:: Text extract ::
□ □ □ □

Edit: I sort of understand where the disagreement is. And after thinking about it, I agree with your wording. But I'm trying not to get bogged down by standardese, that I don't even fully understand myself.
https://en.cppreference.com/w/cpp/language/eval_order
From what I understand, it boils down to five points:
- "Evaluation" includes both the value computation and the side effect.
- If A is sequenced before B, then evaluation of A will be complete before evaluation of B begins.
- The value computation of the built-in post-increment and post-decrement operators is sequenced before its side-effect.
- The side effect of the built-in pre-increment and pre-decrement operators is sequenced before its value computation (implicit rule due to definition as compound assignment).
- The side effect (modification of the left argument) of the built-in assignment operator and of all built-in compound assignment operators is sequenced after the value computation (but not the side effects) of both left and right arguments, and is sequenced before the value computation of the assignment expression (that is, before returning the reference to the modified object).

□ □ □ □

:: Given information ::
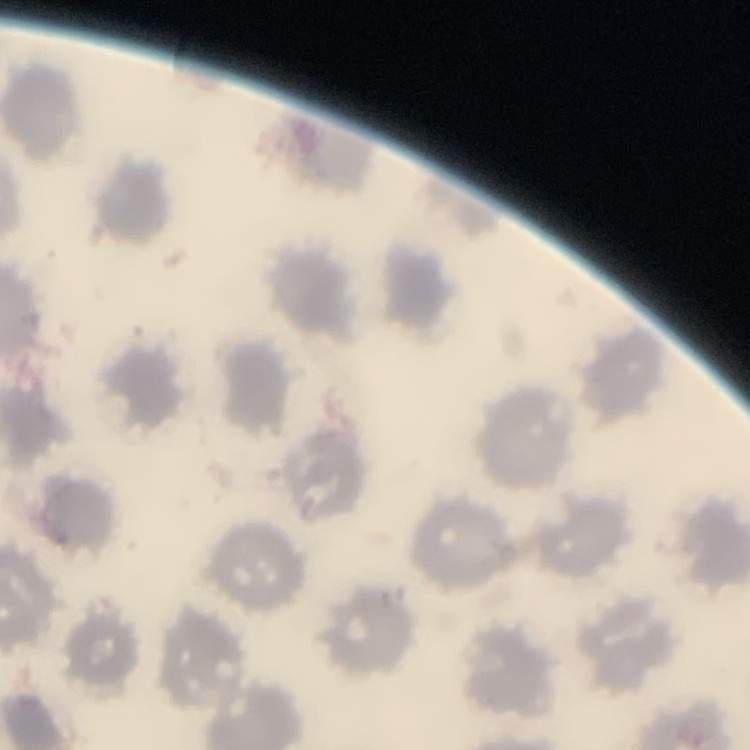 The erythrocytes exhibit no rouleaux formation. One tile cut from a larger photomicrograph. Field's or Giemsa stain. Thin blood smear.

□ □ □ □

:: Tasks to perform ::
[1] Reproduce the stretch of the post on C++ evaluation order from "- The side effect (modification" through "the modified object).".
[2] Answer these questions using the post on C++ evaluation order:
(a) What two things does "evaluation" include?
(b) For the built-in post-increment and post-decrement operators, what is sequenced before the side effect?
(c) How many points does the writer say the matter boils down to?
[3] Carry on the post about C++ evaluation order from its last sentence onward.

:: Results for each task ::
[1]
- The side effect (modification of the left argument) of the built-in assignment operator and of all built-in compound assignment operators is sequenced after the value computation (but not the side effects) of both left and right arguments, and is sequenced before the value computation of the assignment expression (that is, before returning the reference to the modified object).

[2]
(a) The value computation and the side effect.
(b) Their value computation.
(c) Five.

[3]
But the above is really wordy and confusing. So my point is that regardless of preincrement, postincrement, or assignment, you can think of all of them as just being a function, where a function has side effects that happen within it, and then a return value.

I fixed the second snippet (forgot the reference), thank you. I updated my original post to try to clarify what I wrote. Sorry for the confusion. I believe my code snippets are valid, and are a nice generalized way of looking at things.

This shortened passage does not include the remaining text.